• 17(R)-resolvin D1;
  • TRPV3;
  • specific inhibitor;
  • pain;
  • keratinocytes;
  • nociceptive behaviours;
  • inflammation

BACKGROUND AND PURPOSE Transient receptor potential ion channel vanilloid 3 (TRPV3) is expressed in skin keratinocytes and plays an important role in thermal and chemical nociceptions in the periphery. The presence of TRPV3 inhibitors would improve our understanding of TRPV3 function and help to develop receptor-specific analgesics. However, little is known about physiological substances that specifically inhibit TRPV3 activity. Here, we investigated whether 17(R)-resolvin D1 (17R-RvD1), a naturally occurring pro-resolving lipid specifically affects TRPV3 activity.

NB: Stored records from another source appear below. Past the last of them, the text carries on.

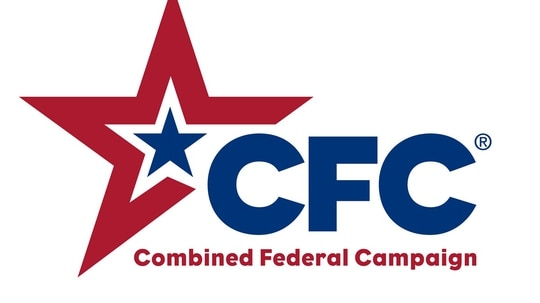 The Give Back Foundation and TASC help the Combined Federal Campaign to extend participation deadline. (Courtesy Photo)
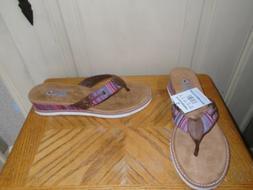 Skechers Bobs Womans Sandals w/ Memory Foam Size 11M   NEW W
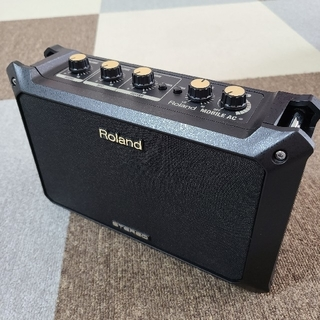 ローランド(Roland)のRoland MOBILE AC Acoustic 純正ACアダプタ付き(ギターアンプ)
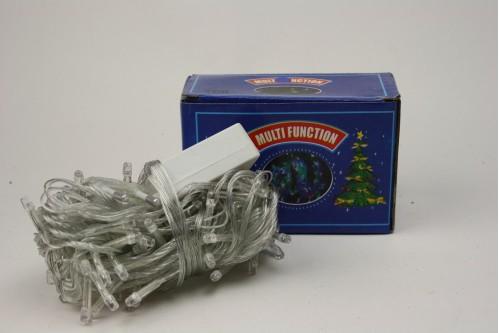 Гирлянда LED 500В (25м 438 ламп) синий цвет (60)
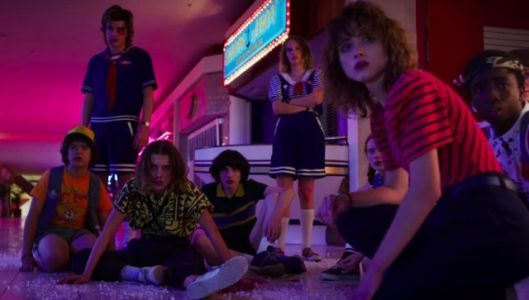 Strangers Things Season 3 Trailer Becomes Netflix's Most Viewed Video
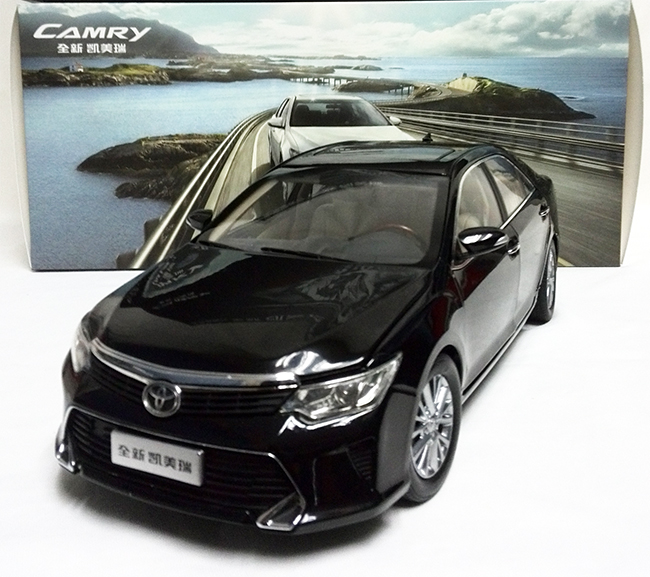 Toyota Camry 2011 1 18 Scale Diecast Model Car Wholesale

EXPERIMENTAL APPROACH We examined the effect of 17R-RvD1 on sensory TRP channels using Ca2+ imaging and whole cell electrophysiology experiments in a HEK cell heterologous expression system, cultured sensory neurons and keratinocytes. We also examined changes in sensory TRP agonist-specific acute licking/flicking or flinching behaviours and mechanical and thermal pain behaviours using Hargreaves, Randall-Selitto and von Frey assay systems in the absence and presence of inflammation.

KEY RESULTS We showed that 17R-RvD1 specifically suppresses TRPV3-mediated activity at nanomolar and micromolar concentrations. The voltage-dependence of TRPV3 activation by camphor was shifted rightwards by 17R-RvD1, which indicates its inhibitory mechanism is as a result of a shift in voltage-dependence. Consistently, TRPV3-specific acute pain behaviours were attenuated by locally injected 17R-RvD1. Moreover, the administration of 17R-RvD1 significantly reversed the thermal hypersensitivity that occurs during an inflammatory response. Knockdown of epidermal TRPV3 blunted these antinociceptive effects of 17R-RvD1.

CONCLUSIONS AND IMPLICATIONS 17R-RvD1 is a novel natural inhibitory substance specific for TRPV3. The results of our behavioural studies suggest that 17R-RvD1 has acute analgesic potential via TRPV3-specific mechanisms.